#### Excerpted text
One reason there have been no charges against high-ranking Kuchma-era officials is that the prosecutor's office is headed by Sviatoslav Piskun. Mr. Piskun was prosecutor in 2002-2003, fired, then reinstated on December 10, 2004, only two days after Parliament voted on the "compromise package" to permit a repeat presidential runoff on December 26, 2004, and constitutional reforms in 2005 or 2006.
Was Mr. Piskun brought back to protect high-ranking Kuchma officials? To date, only low-and medium-level Kuchma officials have been charged with abuse of office, corruption and election fraud.
Serhii Kivalov, head of the Central Election Commission (CEC) in the 2004 elections, provides a telling example. The Yushchenko camp directly accused the CEC of open falsification in the first and second rounds of the presidential election. But after the elections, Mr. Kivalov was allowed to return to his position as Dean of the Law Academy in Odesa. "As long as bandits are not punished, they remain examples for criminals of all types," warned Socialist leader Oleksander Moroz (Ukrayinska Pravda, September 5).
A commission is set to investigate the charges of corruption in Mr. Yushchenko's entourage leveled by the Presidential secretariat's former chief, Mr. Zinchenko (see EDM, September 8, 9). Guilty or not, the commission poses a no-win situation for Mr. Yushchenko.
If the commission exonerates the three accused officials, the public disillusionment that the new guard is little different from the old will likely deepen, increasing ousted Prime Minister Tymoshenko's popularity in the 2006 elections. Already 51.3 percent of Kyivites, a city that staunchly backed Mr. Yushchenko in the Orange Revolution, believe the accusations made by Mr. Zinchenko (Dzerkalo Tyzhnia/Zerkalo Nedeli, September 10-16).
Mr. Yushchenko has already been criticized for pre-judging the outcome of the investigation. While welcoming the creation of the commission, President Yushchenko declared, "I am confident that these facts will not be found" (Derkalo Tyzhnia/Zerkalo Nedeli, September 10-16). In post-Soviet states, officials may take such presidential comments as hints on the preferred verdict.
If the commission does find evidence of corruption among Mr. Yushchenko's close allies, it would irrevocably damage his presidency. He would have to explain why he has tolerated corruption within his inner circle.
Another Yushchenko judgment error was the granting of additional power to the National Security and Defense Council (NSDC), headed by one of the accused, Mr. Poroshenko. Not only was the move unconstitutional, it caused a paralysis of decision-making and in-fighting as Mr. Poroshenko turned the NSDC into a parallel government.

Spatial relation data
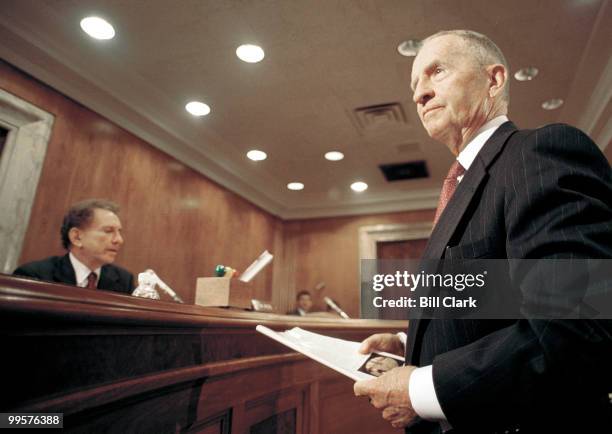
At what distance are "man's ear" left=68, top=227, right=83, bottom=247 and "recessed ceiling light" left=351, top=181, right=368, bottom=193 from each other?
4.39 m

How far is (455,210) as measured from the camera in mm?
889

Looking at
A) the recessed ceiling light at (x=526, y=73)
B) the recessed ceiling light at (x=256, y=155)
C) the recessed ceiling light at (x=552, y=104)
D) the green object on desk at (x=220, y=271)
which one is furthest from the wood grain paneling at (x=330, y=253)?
the green object on desk at (x=220, y=271)

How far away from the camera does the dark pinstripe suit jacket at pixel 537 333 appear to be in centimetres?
63

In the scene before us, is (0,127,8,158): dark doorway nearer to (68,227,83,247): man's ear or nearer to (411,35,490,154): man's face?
(68,227,83,247): man's ear

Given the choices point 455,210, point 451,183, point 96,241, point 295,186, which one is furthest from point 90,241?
point 295,186

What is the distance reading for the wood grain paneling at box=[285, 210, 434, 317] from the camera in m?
7.05

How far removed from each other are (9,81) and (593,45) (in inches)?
192

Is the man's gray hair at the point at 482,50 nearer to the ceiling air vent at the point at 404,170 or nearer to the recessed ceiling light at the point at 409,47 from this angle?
the recessed ceiling light at the point at 409,47

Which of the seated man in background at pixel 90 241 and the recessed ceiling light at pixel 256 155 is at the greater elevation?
the recessed ceiling light at pixel 256 155

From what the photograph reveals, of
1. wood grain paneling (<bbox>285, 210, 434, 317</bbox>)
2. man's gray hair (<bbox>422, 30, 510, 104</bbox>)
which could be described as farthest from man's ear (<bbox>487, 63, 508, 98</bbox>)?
wood grain paneling (<bbox>285, 210, 434, 317</bbox>)

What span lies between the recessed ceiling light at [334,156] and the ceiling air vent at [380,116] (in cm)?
74

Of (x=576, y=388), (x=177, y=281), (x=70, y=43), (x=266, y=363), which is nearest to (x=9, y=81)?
(x=70, y=43)

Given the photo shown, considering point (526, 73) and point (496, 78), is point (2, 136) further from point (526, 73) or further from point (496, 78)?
point (526, 73)

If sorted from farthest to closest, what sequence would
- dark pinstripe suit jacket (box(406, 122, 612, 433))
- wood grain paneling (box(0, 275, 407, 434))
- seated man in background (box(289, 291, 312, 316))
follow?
seated man in background (box(289, 291, 312, 316)), dark pinstripe suit jacket (box(406, 122, 612, 433)), wood grain paneling (box(0, 275, 407, 434))
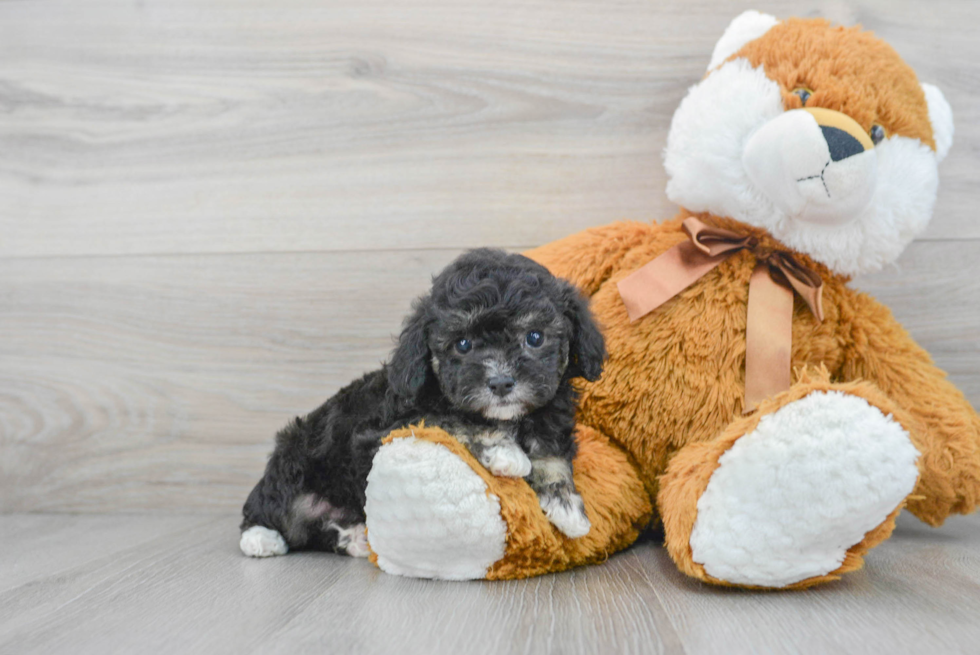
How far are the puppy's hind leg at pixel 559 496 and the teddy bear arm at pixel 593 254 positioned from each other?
1.50 feet

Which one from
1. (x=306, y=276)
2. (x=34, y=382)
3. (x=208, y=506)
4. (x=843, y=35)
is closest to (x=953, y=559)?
(x=843, y=35)

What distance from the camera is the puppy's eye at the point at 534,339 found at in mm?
1306

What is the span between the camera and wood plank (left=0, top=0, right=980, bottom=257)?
6.66ft

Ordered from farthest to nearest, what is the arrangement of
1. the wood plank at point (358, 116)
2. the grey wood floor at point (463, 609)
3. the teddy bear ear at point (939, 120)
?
the wood plank at point (358, 116) → the teddy bear ear at point (939, 120) → the grey wood floor at point (463, 609)

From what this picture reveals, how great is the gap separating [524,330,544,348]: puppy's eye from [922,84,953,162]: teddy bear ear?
104 centimetres

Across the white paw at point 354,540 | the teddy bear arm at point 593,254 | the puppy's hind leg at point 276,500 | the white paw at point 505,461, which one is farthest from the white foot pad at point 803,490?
the puppy's hind leg at point 276,500

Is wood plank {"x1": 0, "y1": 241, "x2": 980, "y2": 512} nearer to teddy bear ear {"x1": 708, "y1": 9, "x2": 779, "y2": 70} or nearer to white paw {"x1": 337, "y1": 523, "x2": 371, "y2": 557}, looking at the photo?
white paw {"x1": 337, "y1": 523, "x2": 371, "y2": 557}

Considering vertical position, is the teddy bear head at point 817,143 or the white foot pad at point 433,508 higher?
the teddy bear head at point 817,143

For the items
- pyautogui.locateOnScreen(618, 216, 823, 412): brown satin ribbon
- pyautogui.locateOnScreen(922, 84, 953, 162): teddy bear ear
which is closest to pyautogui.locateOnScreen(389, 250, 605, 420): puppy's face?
pyautogui.locateOnScreen(618, 216, 823, 412): brown satin ribbon

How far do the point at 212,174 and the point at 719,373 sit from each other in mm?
1468

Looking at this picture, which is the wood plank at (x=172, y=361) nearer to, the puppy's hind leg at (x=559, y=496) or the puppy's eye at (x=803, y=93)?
the puppy's hind leg at (x=559, y=496)

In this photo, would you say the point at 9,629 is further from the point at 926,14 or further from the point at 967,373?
the point at 926,14

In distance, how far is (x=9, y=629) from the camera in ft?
3.97

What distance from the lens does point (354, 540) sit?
63.2 inches
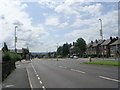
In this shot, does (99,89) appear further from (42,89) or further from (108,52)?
(108,52)

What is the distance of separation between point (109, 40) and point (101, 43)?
967 cm

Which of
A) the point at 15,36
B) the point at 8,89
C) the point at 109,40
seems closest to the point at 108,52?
the point at 109,40

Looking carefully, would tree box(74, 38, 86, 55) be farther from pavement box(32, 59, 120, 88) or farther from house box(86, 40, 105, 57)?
pavement box(32, 59, 120, 88)

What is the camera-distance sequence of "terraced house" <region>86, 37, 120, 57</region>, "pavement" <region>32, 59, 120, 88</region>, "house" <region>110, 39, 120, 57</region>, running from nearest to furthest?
1. "pavement" <region>32, 59, 120, 88</region>
2. "house" <region>110, 39, 120, 57</region>
3. "terraced house" <region>86, 37, 120, 57</region>

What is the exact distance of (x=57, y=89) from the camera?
15055 mm

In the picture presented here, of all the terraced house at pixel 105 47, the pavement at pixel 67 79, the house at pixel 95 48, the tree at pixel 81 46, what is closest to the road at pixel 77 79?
the pavement at pixel 67 79

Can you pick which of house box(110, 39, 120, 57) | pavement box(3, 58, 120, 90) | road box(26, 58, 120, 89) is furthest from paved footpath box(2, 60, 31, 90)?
house box(110, 39, 120, 57)

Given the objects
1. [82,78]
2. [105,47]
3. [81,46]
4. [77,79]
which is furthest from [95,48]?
[77,79]

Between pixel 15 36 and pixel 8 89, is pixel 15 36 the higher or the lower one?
the higher one

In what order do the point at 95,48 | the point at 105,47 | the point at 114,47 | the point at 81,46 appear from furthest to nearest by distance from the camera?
the point at 81,46
the point at 95,48
the point at 105,47
the point at 114,47

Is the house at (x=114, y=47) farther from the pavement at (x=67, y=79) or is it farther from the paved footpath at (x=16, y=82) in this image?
the paved footpath at (x=16, y=82)

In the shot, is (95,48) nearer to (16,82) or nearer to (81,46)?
(81,46)

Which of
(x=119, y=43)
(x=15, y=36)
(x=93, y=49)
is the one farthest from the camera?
(x=93, y=49)

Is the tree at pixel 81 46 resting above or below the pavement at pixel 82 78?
above
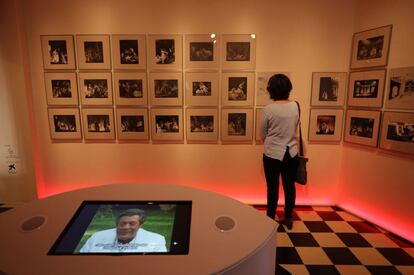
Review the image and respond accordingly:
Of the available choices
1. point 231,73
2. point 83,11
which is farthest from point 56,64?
point 231,73

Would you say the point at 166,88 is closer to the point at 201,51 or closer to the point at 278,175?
the point at 201,51

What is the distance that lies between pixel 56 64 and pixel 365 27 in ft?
12.8

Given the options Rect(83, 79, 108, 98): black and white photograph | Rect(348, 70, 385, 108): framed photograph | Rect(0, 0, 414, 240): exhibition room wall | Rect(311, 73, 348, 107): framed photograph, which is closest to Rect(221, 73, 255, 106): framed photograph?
Rect(0, 0, 414, 240): exhibition room wall

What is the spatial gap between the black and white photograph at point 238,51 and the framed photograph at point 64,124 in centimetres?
217

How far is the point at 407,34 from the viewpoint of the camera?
8.16 feet

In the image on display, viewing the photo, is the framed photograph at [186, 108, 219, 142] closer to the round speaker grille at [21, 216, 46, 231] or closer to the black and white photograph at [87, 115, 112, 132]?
the black and white photograph at [87, 115, 112, 132]

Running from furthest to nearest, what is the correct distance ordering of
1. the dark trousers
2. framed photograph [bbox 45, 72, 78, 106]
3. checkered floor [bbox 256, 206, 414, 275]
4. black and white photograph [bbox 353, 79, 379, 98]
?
framed photograph [bbox 45, 72, 78, 106] < black and white photograph [bbox 353, 79, 379, 98] < the dark trousers < checkered floor [bbox 256, 206, 414, 275]

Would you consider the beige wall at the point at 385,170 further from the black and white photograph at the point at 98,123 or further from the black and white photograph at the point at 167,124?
the black and white photograph at the point at 98,123

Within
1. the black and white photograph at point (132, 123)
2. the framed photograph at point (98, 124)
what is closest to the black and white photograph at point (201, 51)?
the black and white photograph at point (132, 123)

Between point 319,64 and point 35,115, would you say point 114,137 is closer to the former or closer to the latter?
point 35,115

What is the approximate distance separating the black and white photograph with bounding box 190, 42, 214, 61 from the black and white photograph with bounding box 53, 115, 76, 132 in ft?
5.99

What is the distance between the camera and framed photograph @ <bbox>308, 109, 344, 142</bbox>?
10.4 feet

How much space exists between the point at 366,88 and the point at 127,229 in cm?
305

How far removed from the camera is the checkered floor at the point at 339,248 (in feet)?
7.11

#### Objectives
**1.** State how many lines of the records contain the string "background", matching case exactly, and give only that number.
**2.** Resume the excerpt on corruption and the Yushchenko presidency in Ukraine, picking up right after its final sentence.
The records bear no relation to the text about Ukrainian politics.

#### Task-by-task results
**1.** 3

**2.**
Disillusionment with President Yushchenko is especially acute among young people, without whom the Orange Revolution would have been impossible. Younger generation politicians from the Reforms and Order Party (R+O), and young people more generally, are likely to gravitate toward Ms. Tymoshenko in the 2006 elections. R & O was Mr. Yushchenko's main political ally in the 1990s, and its defection to Ms. Tymoshenko is a potentially damaging outcome of the Zinchenko crisis.
Consequences of the sacking
President Yushchenko's decision to remove the Tymoshenko government has four main consequences.
Mr. Yushchenko still surrounds himself with businessmen who supported his Our Ukraine bloc in the 2002 parliamentary elections and his presidential campaign. Their ties will be strengthened further if, as expected, the commission exonerates his close allies of corruption.
As the 2006 ballot approaches, the Tymoshenko camp will campaign on a platform asserting that the Orange Revolution is "unfinished." Ukraine needs to "commence preparations for another stage of the revolution," former Vice Prime Minister Tomenko argues, "as he [Yushchenko] has not used the chance that history and the revolution gave to him" (Kommersant, September 9).
The 2004 presidential election was a struggle between the Kuchma regime's last prime minister, Viktor Yanukovych, and the Orange democratic alternative, Mr. Yushchenko. This battle sidelined the Communists, who had been the main opposition force in the 1990s. Now both the Communists and the centrists stand to be marginalized in the 2006 elections, which are shaping up to be a contest between two wings of the Orange Revolution: those of Mr. Yushchenko and Ms. Tymoshenko.
Dr. Taras Kuzio is visiting professor at the Elliot School of International Affairs, George Washington University. The article above, which originally appeared in The Jamestown Foundation's Eurasia Daily Monitor, is reprinted here with permission from the foundation (www.jamestown.org).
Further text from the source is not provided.